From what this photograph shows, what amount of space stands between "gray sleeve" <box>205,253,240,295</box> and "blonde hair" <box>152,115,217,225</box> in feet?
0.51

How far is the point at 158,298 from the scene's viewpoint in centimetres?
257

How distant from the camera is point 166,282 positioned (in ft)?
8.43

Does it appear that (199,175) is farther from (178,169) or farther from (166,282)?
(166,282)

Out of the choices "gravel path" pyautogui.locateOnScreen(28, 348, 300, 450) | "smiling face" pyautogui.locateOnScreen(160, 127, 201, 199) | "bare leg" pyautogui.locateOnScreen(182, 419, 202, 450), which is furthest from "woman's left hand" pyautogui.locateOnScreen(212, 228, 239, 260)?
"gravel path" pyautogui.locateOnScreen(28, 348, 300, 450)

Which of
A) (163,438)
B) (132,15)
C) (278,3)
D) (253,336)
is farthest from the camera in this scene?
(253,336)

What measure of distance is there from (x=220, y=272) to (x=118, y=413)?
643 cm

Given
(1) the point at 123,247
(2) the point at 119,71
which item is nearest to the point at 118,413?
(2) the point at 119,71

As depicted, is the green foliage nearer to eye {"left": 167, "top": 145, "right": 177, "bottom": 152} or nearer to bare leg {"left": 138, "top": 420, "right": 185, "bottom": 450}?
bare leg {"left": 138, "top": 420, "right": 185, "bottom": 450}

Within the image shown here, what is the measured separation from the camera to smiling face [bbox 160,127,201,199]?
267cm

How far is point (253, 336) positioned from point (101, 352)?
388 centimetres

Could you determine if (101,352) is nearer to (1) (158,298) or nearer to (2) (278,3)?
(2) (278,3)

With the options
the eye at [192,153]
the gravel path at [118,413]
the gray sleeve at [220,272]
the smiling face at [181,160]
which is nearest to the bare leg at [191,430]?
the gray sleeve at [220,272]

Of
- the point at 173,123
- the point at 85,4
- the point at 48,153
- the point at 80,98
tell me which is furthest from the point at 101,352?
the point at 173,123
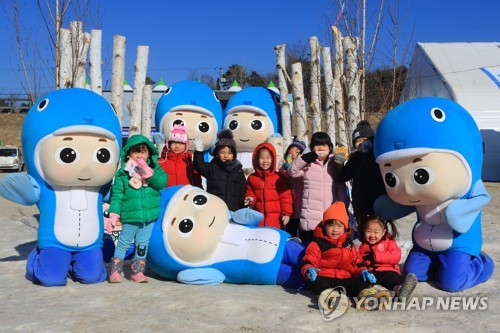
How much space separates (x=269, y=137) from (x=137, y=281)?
3.41 m

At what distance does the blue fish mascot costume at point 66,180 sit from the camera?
4.73 meters

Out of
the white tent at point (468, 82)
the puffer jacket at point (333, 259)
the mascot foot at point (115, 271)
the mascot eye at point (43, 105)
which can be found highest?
the white tent at point (468, 82)

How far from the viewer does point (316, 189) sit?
549 cm

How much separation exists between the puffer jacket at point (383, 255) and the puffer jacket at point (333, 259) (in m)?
0.11

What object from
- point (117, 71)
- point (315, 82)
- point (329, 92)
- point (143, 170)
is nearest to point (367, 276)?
point (143, 170)

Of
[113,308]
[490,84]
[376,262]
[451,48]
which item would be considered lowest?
[113,308]

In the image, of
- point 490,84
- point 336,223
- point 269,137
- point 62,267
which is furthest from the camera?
point 490,84

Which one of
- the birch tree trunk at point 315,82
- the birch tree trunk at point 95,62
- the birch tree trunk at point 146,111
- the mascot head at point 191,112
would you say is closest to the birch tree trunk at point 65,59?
the birch tree trunk at point 95,62

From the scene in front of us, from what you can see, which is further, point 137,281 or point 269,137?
point 269,137

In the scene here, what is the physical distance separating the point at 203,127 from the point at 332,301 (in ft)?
11.4

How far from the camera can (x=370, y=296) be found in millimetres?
4098

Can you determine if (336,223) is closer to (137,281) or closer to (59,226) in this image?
(137,281)

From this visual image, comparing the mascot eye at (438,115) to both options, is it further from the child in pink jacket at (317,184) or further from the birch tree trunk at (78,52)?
the birch tree trunk at (78,52)

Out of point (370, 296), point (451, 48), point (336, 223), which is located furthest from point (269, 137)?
point (451, 48)
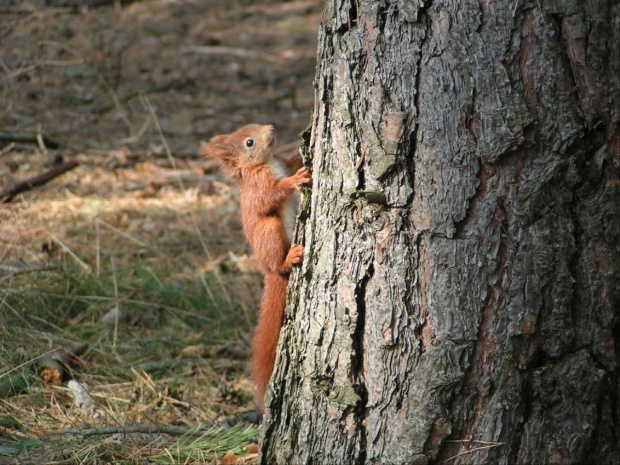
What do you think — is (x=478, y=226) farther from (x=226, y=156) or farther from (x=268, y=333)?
(x=226, y=156)

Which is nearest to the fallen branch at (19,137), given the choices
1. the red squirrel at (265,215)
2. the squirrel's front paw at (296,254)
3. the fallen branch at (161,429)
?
the red squirrel at (265,215)

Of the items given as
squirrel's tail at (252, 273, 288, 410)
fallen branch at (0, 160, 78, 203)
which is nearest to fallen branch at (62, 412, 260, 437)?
squirrel's tail at (252, 273, 288, 410)

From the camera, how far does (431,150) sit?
1.87 m

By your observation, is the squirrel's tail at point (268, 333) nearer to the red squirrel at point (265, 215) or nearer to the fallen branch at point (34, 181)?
the red squirrel at point (265, 215)

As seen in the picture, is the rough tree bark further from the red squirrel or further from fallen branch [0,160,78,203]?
fallen branch [0,160,78,203]

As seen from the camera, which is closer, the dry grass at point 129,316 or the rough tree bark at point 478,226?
the rough tree bark at point 478,226

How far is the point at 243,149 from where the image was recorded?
329 cm

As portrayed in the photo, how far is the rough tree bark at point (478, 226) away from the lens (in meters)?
1.79

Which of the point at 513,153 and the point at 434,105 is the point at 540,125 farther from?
the point at 434,105

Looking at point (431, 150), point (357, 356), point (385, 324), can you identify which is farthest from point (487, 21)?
point (357, 356)

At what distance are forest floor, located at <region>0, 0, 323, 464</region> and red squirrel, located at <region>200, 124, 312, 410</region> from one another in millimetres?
415

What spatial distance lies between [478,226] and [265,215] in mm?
1252

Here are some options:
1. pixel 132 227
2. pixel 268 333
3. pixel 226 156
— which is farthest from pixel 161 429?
pixel 132 227

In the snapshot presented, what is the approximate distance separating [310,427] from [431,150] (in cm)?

○ ○ ○ ○

**What this task involves:**
Format the items from the line with "As depicted, is" to the line with "388 centimetres", both included, as a two-column CSV with the headers item_text and answer. Give one row per item, with its text and its answer each in a single quoted field and any line breaks replaced by spaces.

**Final result:**
item_text,answer
"As depicted, is the green foliage nearer to eye {""left"": 167, ""top"": 145, ""right"": 177, ""bottom"": 152} or nearer to bare leg {""left"": 138, ""top"": 420, ""right"": 185, ""bottom"": 450}?","bare leg {""left"": 138, ""top"": 420, ""right"": 185, ""bottom"": 450}"
"Within the image shown here, what is the measured separation from the camera to smiling face [bbox 160,127,201,199]?","267cm"
"How far is point (253, 336) positioned from point (101, 352)?","388 centimetres"